Adolescents are also likely to react differently to cigarettes than adults. According to studies, the active ingredient nicotine leads to a stronger activation of the reward center in adolescents than in adults.

In the brain, nicotine binds to so-called nicotinergic receptors, which has a kind of domino effect. Various neurotransmitters such as acetylcholine, dopamine and serotonin are increasingly released. Neurotransmitters create chemical connections between nerve cells and thus guarantee the transmission of electrical stimuli.

The dopamine system in particular is being fundamentally reorganized in youth. Dopamine is a central component of the reward system and is increasingly released during particularly tasty food, through drugs or when playing computer games. Research has shown that receptors to which dopamine binds are more sensitive to nicotine in adolescents than in adults. As a result, adolescents experience a more rewarding effect from nicotine than adults. This also means: they develop a tobacco addiction more quickly.

An animal study with adolescent rats also indicates that nicotine may cause permanent changes. It has been shown that nicotine influences nerve growth in a region in which dopamine is particularly important.

These nerve changes were still present in the rats three weeks after the nicotine administration. The research team concludes that nicotine could lead to permanent brain changes in the adolescent brain. These changes could ultimately be the basis for a development of dependency.

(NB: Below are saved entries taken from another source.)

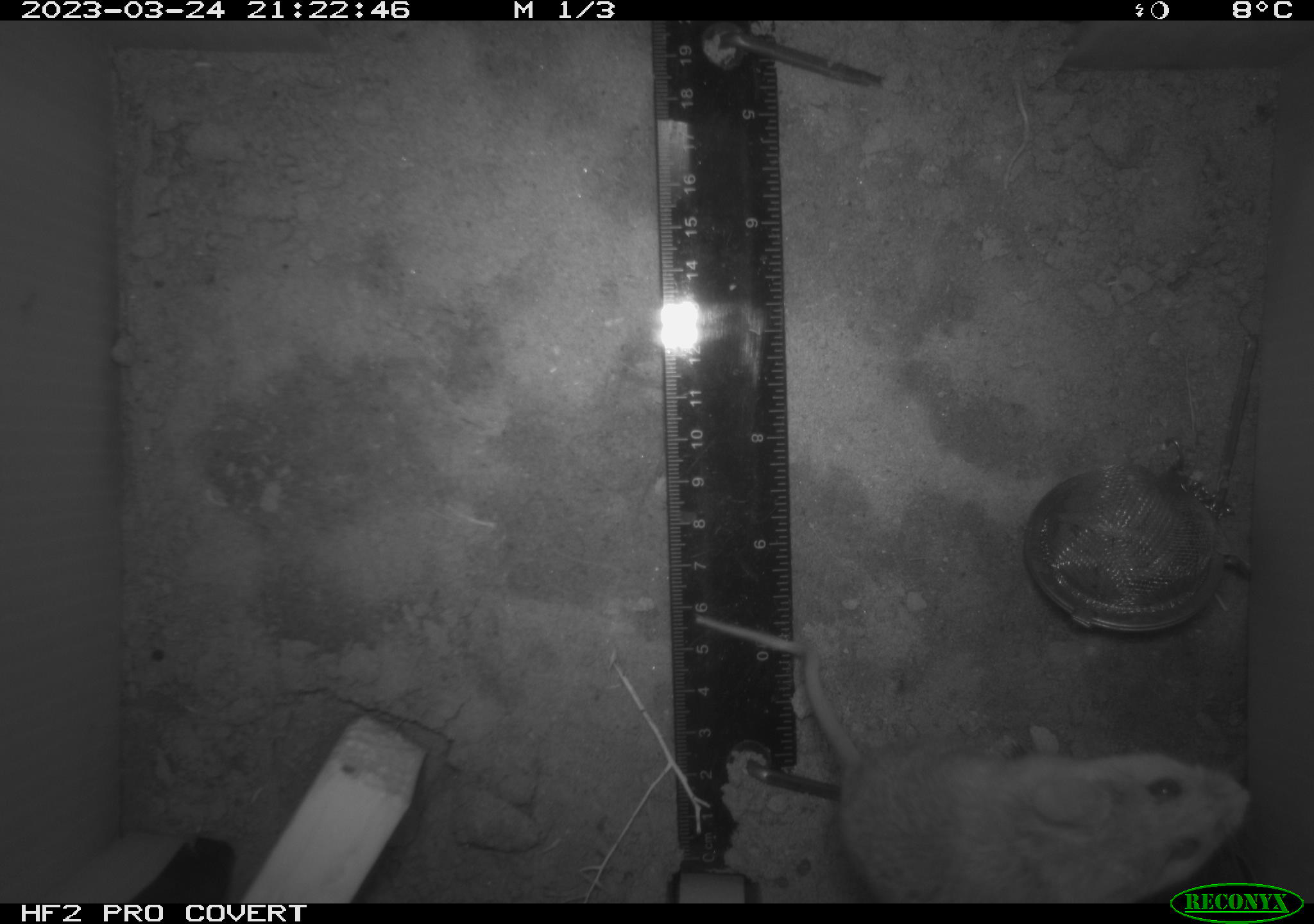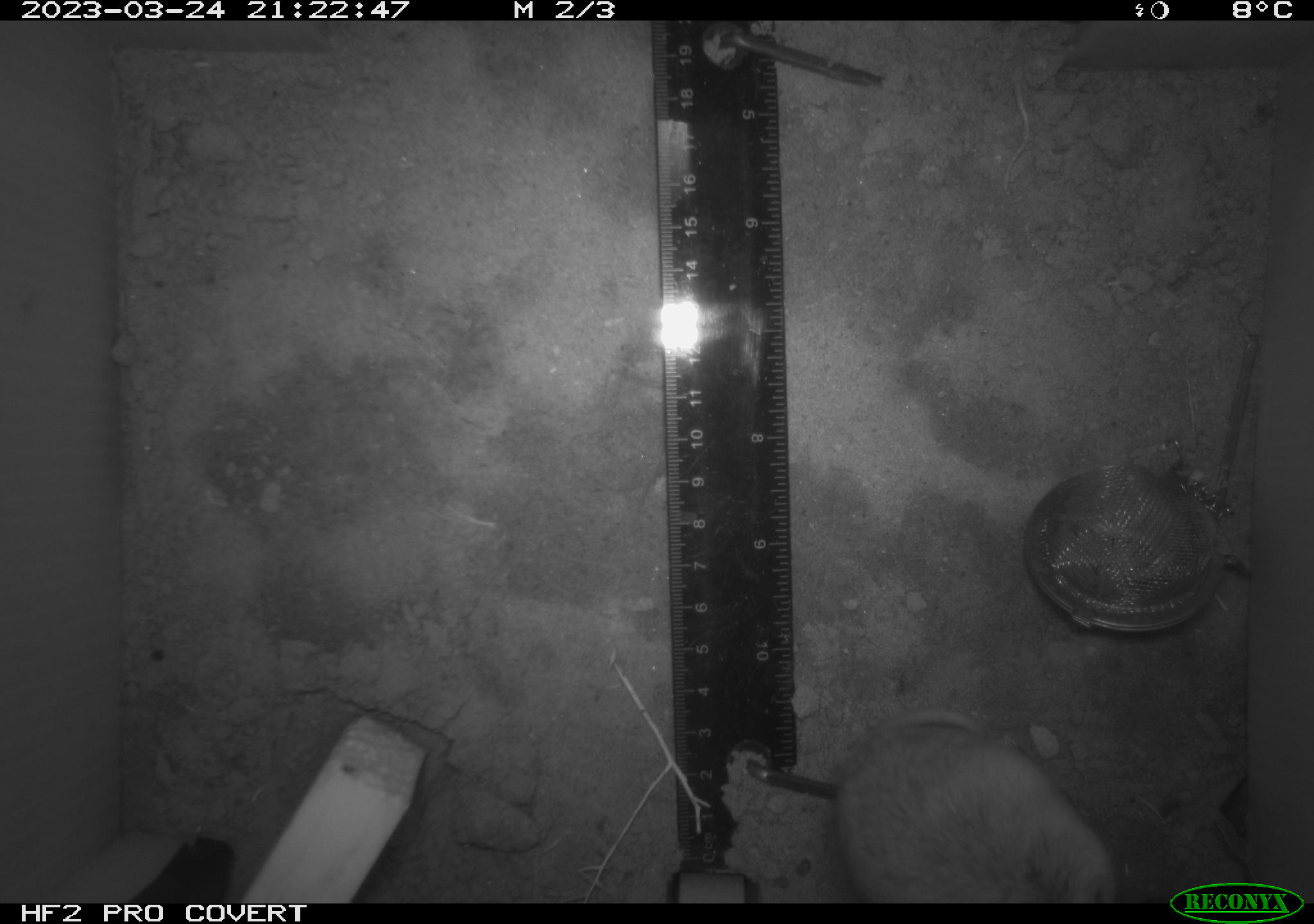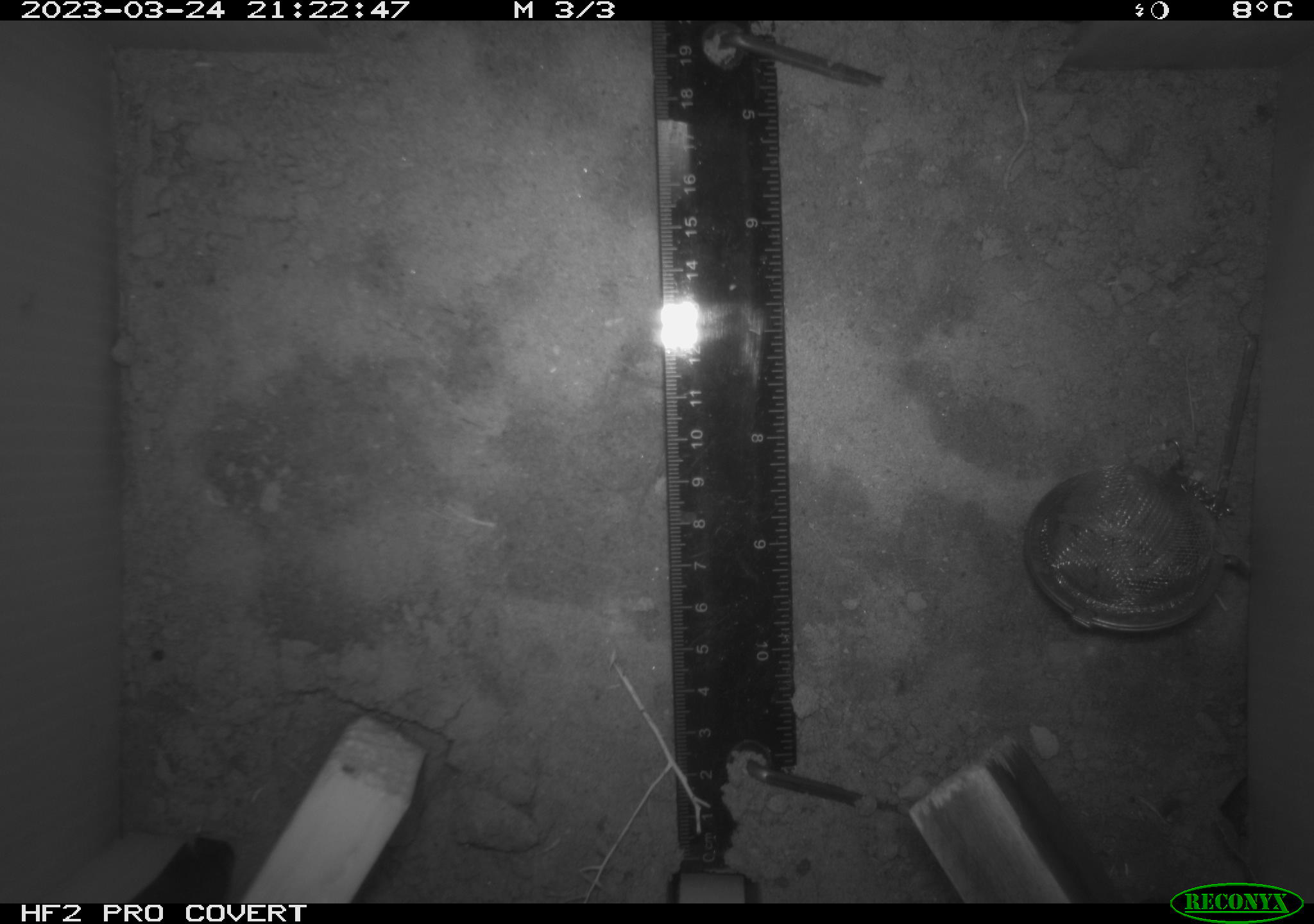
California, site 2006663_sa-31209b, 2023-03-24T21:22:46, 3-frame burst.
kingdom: Animalia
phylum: Chordata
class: Mammalia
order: Rodentia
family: Cricetidae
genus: Peromyscus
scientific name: Peromyscus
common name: deer mice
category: peromyscus species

Teenagers underestimate nicotine addiction

Most young people should also be aware that cigarettes can be addictive. Another study from the USA, however, raises doubts as to whether adolescents are actually aware of what it means to be dependent.

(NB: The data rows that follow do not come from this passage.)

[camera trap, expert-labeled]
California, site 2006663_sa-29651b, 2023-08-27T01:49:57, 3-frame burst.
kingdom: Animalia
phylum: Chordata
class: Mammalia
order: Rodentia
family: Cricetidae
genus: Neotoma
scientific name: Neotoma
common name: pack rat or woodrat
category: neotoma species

In the study, 367 young people were asked what dependence means for them. As it turned out, many of the 15-year-olds on average had no clear idea of ‚Äč‚Äčthis. They were aware that addiction is related to the compulsive behavior of having to smoke a cigarette every now and then. However, they often did not associate addiction with difficulty in quitting smoking.

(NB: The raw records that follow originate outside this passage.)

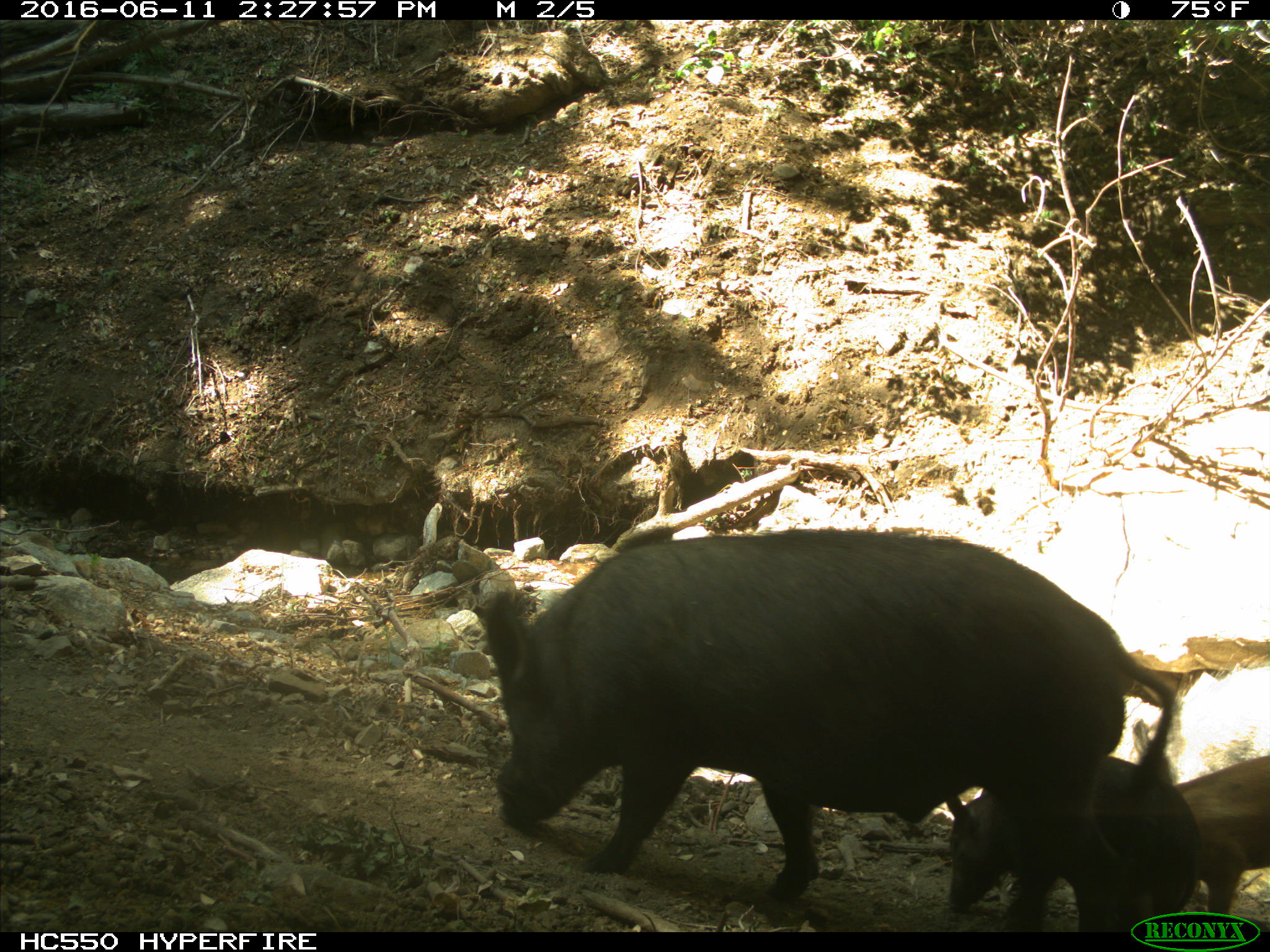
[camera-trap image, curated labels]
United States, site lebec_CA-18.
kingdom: Animalia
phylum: Chordata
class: Mammalia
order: Artiodactyla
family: Suidae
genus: Sus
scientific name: Sus scrofa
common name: wild boar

When asked about their personal smoking habits, they were often of the opinion that addiction was behavior that they could turn off at will. Many young people who smoke answered yes to the question of whether they would describe themselves as dependent, but at the same time they believed they could stop at any time.

However, it is in the nature of a dependency that you can no longer fully control your own consumer behavior. In technical jargon, this is known as loss of control. Loss of control is most noticeable when the person tries to give up cigarettes. Dependent smokers then usually feel a strong craving for cigarettes.

Early addiction symptoms in adolescents

In adolescents, this desire can be felt at an early age. Researcher Lisa Dierker and her team asked young people, for example, whether they would run through pouring rain to get a cigarette or whether they craved cigarettes after a few hours.

At the time of the first survey, the young people were in grades 9 and 10. Six years later, at an average age of 21, their smoking habits were re-examined and compared with their previous responses. The result: Adolescents who showed symptoms of addiction early on were more likely to be daily smokers six years later.


Even the first cigarette can lay the foundation for nicotine addiction. About two in three people who puff on a cigarette for the first time later smoke daily. The high potential for dependence on nicotine mainly affects adolescents. Because they are in a critical phase of brain development.

For one thing, teenagers respond more strongly to the rewarding effects of nicotine than adults. On the other hand, nicotine probably has a formative influence on brain development. As a consequence, young people are particularly at risk of developing nicotine addiction when they try cigarettes or e-cigarettes.